無心で手を動かす。漁でほつれた網を繕う単純な作業。自分は姿が変わらないのでどこかに腰をすえてそこで働くと言う事が出来ない。不死鳥のように、年老いたら新しい体に生まれ変わることができたならそんなこともなかったに違いないのに。

ちくちく、ちくちく。ほつれた網からは魚の匂いがする。偶に鱗も挟まっている。ほそい縄に食い込んで、きらきらと輝く欠片。針と糸を使う仕事を選んでしまうのはどうしてだろう。苦手ではあるけれど、どこか落ちつくこの作業。ぺろりと唇をなめて手元に集中する。塩を含んだ風のせいで肌がひどく塩辛い。
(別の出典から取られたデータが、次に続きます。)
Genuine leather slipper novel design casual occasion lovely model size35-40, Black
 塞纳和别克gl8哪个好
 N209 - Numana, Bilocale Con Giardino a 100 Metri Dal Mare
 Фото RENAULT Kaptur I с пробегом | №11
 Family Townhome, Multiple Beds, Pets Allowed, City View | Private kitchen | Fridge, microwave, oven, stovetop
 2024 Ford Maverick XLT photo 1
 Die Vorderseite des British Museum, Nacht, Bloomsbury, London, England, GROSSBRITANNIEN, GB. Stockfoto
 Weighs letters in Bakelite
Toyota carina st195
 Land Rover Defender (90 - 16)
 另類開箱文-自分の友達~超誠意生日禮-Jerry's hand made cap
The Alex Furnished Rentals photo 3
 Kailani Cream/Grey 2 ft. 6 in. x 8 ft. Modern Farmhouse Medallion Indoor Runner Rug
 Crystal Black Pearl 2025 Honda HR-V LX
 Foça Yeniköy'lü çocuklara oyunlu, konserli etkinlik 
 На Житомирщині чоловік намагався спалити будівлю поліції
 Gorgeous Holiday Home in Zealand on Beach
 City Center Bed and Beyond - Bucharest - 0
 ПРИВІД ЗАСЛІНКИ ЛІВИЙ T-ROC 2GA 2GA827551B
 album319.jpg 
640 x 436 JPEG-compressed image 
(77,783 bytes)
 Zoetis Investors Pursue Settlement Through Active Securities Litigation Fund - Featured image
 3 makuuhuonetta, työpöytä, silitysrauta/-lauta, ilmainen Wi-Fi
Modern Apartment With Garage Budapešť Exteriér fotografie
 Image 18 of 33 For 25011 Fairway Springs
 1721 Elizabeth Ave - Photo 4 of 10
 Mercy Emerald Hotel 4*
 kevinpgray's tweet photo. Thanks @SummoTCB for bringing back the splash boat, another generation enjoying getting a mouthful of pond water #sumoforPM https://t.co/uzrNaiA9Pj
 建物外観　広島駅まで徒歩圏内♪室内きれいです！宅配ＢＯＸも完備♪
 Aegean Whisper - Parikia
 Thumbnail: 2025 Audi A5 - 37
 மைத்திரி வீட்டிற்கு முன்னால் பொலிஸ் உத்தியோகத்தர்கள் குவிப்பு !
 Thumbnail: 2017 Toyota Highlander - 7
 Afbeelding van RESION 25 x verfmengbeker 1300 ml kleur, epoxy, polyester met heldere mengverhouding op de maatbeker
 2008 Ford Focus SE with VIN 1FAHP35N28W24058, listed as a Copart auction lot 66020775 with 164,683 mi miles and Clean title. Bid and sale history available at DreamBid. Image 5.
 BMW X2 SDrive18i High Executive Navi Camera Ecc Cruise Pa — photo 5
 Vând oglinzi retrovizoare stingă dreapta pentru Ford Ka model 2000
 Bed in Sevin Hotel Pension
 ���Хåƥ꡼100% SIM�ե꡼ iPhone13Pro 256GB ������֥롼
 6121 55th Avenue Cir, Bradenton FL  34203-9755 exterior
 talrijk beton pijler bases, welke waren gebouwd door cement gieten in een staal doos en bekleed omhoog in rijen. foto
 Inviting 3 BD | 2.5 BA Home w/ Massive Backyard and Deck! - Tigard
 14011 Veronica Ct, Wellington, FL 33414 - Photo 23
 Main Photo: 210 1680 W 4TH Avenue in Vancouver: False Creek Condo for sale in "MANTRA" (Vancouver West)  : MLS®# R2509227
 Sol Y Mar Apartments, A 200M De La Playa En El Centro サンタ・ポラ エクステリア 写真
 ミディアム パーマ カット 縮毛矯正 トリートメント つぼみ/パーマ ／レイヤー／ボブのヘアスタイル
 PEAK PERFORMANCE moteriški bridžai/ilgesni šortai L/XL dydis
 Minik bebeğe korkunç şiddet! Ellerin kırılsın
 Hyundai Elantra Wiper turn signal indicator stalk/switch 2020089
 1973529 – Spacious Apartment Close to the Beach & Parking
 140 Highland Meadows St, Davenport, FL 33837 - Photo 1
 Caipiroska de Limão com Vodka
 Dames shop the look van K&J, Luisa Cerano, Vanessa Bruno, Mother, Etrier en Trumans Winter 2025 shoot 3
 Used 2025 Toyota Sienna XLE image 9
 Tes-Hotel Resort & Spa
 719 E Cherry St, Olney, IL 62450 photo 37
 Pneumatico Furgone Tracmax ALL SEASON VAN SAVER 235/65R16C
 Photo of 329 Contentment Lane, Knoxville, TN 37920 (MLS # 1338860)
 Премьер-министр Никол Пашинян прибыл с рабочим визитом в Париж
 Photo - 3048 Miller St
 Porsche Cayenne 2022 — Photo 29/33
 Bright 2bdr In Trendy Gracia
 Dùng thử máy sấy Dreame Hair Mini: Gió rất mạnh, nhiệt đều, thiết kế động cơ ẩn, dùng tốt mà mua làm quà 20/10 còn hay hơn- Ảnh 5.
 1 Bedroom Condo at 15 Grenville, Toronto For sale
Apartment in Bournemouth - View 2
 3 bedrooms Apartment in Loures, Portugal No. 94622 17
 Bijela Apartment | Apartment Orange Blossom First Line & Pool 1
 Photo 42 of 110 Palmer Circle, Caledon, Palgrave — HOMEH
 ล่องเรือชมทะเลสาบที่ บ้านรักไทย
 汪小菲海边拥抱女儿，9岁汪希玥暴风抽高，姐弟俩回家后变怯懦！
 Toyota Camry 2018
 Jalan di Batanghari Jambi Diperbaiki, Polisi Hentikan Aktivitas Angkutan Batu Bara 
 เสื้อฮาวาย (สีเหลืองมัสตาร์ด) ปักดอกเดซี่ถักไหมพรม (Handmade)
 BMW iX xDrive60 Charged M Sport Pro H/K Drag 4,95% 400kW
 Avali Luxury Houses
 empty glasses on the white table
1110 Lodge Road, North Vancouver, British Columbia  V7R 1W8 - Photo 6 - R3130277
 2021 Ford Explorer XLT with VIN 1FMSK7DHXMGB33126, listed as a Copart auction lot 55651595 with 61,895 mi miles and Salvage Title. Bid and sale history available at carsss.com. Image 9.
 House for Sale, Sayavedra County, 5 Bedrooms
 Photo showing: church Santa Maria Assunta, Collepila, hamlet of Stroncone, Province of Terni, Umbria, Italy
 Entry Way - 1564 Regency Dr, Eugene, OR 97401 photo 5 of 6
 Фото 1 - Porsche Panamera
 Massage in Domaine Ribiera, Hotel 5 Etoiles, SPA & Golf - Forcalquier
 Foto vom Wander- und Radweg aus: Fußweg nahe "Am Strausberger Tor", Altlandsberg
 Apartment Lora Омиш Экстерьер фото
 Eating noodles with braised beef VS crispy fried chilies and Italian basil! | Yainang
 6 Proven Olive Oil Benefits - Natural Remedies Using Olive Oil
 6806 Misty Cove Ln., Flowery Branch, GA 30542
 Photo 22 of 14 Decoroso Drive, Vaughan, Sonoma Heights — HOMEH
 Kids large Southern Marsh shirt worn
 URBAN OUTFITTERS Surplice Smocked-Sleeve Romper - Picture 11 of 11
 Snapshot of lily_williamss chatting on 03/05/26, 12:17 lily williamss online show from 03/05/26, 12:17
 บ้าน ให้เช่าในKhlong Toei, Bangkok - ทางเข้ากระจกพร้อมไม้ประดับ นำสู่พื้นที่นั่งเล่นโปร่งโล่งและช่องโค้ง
「そういえばさ、ね、あんた知ってるかい?この前ここの領主さまがお亡くなりになってしまっただろう」
「・・・・あ、すみません。私、つい先日ここに来たばかりなので」
「おやまぁ!そうだったのかい、何処から来たんだい?」
「・・・・どこから」

はて、自分はいったい何処にいて、何処からここへたどり着いたのだろうか。
答えようがなく黙り込んだ私に、わざわざ話しかけてきてくれた女性は何か変なものでも見るような眼をして答えたくないのならいいよと言った。申し訳なさにぺこりと頭を下げる。顔をあげると、その女性はもう他の人間と話をしていた。ふぅ、とひそかに溜息をついて網を縫いなおす作業に戻る。

今のところ死ぬ当てがない私にとって、情報はいくらあっても足りない。このような機会を潰さないように、次からは場所の名前も覚えておかねばと思った。